2018-09-13 Fundamentals of Deep Learning for Multiple Data Types (HDLW4S18)

Date:Thursday, Sept. 13, 2018, 9:00-17:30
Location:LRZ Building, Garching/Munich, Boltzmannstr. 1, LRZ Hörsaal H.E.009 & Seminarraum 1 H.E.008
Contents:

The Leibniz Supercomputing Center (LRZ) is the computer center for Munich's universities and for the Bavarian Academy of Sciences and Humanities.It is also a national center for High Performance Computing.   NVIDIA Deep Learning Institute (DLI) offers hands-on training for developers, data scientists, and researchers looking to solve challenging problems with deep learning. LRZ and DLI are excited to announce this one-day practical workshop - Fundamentals of Deep Learning for Multiple Data Types at LRZ on Sept. 13th, 2018, exclusively for verifiable students, staff, and researchers from any academic institutions (For industrial participants, please contact NVIDIA for industrial specific training).

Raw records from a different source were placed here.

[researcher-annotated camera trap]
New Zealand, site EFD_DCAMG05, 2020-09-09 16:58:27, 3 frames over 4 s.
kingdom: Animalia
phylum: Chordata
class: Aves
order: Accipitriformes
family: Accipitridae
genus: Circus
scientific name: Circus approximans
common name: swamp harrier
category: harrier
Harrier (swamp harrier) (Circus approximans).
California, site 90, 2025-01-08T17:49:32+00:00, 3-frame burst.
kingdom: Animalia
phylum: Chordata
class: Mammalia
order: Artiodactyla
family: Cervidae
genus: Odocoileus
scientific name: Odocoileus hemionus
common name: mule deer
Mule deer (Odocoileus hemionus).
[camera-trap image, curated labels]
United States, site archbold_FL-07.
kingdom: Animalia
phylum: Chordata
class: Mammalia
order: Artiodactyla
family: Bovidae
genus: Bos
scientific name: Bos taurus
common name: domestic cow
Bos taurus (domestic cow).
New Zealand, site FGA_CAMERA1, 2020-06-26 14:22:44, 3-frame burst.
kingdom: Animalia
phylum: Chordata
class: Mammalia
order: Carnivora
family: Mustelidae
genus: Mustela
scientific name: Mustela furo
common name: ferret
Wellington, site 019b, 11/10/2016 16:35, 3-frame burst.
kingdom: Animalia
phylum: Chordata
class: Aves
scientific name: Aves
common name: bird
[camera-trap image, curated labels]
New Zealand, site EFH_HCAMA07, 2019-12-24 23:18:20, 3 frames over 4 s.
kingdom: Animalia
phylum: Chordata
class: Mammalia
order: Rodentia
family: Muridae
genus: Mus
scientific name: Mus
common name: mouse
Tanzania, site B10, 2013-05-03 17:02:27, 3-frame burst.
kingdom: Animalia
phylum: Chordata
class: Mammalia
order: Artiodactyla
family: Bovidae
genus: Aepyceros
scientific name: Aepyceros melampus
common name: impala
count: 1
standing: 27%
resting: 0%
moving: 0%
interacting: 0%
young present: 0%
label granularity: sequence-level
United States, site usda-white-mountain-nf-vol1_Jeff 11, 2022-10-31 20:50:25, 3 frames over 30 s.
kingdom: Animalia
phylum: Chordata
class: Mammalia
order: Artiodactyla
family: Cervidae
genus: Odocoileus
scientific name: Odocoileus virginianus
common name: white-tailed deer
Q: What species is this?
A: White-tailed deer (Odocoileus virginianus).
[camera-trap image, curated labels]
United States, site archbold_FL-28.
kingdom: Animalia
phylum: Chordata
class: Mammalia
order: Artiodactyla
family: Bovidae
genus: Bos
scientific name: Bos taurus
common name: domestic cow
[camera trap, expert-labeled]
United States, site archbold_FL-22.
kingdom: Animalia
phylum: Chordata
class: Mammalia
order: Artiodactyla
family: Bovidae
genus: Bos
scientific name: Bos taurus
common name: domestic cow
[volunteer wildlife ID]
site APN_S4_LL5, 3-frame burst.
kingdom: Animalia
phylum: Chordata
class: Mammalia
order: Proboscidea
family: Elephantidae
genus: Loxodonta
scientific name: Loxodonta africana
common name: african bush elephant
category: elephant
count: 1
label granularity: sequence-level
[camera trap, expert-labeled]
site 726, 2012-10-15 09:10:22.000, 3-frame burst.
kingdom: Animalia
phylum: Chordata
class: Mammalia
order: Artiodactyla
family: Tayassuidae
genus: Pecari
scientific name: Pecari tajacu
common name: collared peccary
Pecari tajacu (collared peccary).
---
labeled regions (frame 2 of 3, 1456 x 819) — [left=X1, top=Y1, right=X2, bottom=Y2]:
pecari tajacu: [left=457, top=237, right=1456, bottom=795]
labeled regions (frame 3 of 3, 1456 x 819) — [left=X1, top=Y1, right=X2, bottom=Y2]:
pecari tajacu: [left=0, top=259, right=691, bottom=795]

In this full-day workshop, you’ll learn how to train a network using TensorFlow and the MSCOCO dataset to generate captions from images and video by:

  • Implementing deep learning workflows like image segmentation and text generation
  • Comparing and contrasting data types, workflows, and frameworks
  • Combining computer vision and natural language processing

Upon completion, you’ll be able to solve deep learning problems that require multiple types of data inputs.

Workshop Agenda:

9:00 Lecture
9:45 Break
10:00 Image Segmentation with TensorFlow (with coffee break)
12:00 Lunch
1:00 Word Generation with TensorFlow
3:00 Break
3:15 Image and Video Captioning by Combining RNNs with CNNs
5:15 Closing Comments & Questions
5:30 End

Content level: Beginner

Pre-Requisites: complete DLI computer vision workshop or have completed a university machine learning course, familarity with TensorFlow will be a plus as all the hands-on sessions are using TensorFlow. For those who do not program in TensorFlow, please go over TensorFlow tutorial: https://www.tensorflow.org/tutorials/, especially the "Learn and use ML" section.

IMPORTANT: To reserve your seat, you MUST register at the LRZ registration with a valid email address. Please choose course HDLW4S18. Additionally, please follow these pre-workshop instructions:

  • You must bring your own laptop to this workshop.
  • Create an account at http://courses.nvidia.com/join
  • Ensure your laptop will run smoothly by going to http://websocketstest.com/ Make sure that WebSockets work for you by seeing under Environment, WebSockets is supported and Data Receive, Send and Echo Test all check Yes under WebSockets (Port 80).If there are issues with WebSockets, try updating your browser. If you have any questions, please contact Marjut Dieringer at mdieringer"at"nvidia.com
  • Please remember to sign in to http://courses.nvidia.com/join using the same email address as for event registration, since class access is given based on the event registration list. Please beware that for the adminstrative reasons, after you register at nvlabs.qwiklab.com, Nvidia will use your email address to contact you for the final feedback of the workshop..

On the day of the workshop, please bring your student/academia id. The number of participants is limited to 100.
This workshop is brought to you by:

Looking forward to seeing you at LRZ.
NVIDIA Deep Learning Institute

The NVIDIA Deep Learning Institute delivers hands-on training for developers, data scientists, and engineers. The program is designed to help you get started with training, optimizing, and deploying neural networks to solve real-world problems across diverse industries such as self-driving cars, healthcare, online services, and robotics.

Language:English
Teacher:Dr. Yu Wang, LRZ and Nvidia University Ambassdor
Registration:Via the LRZ registration form. Please choose course HDLW4S18.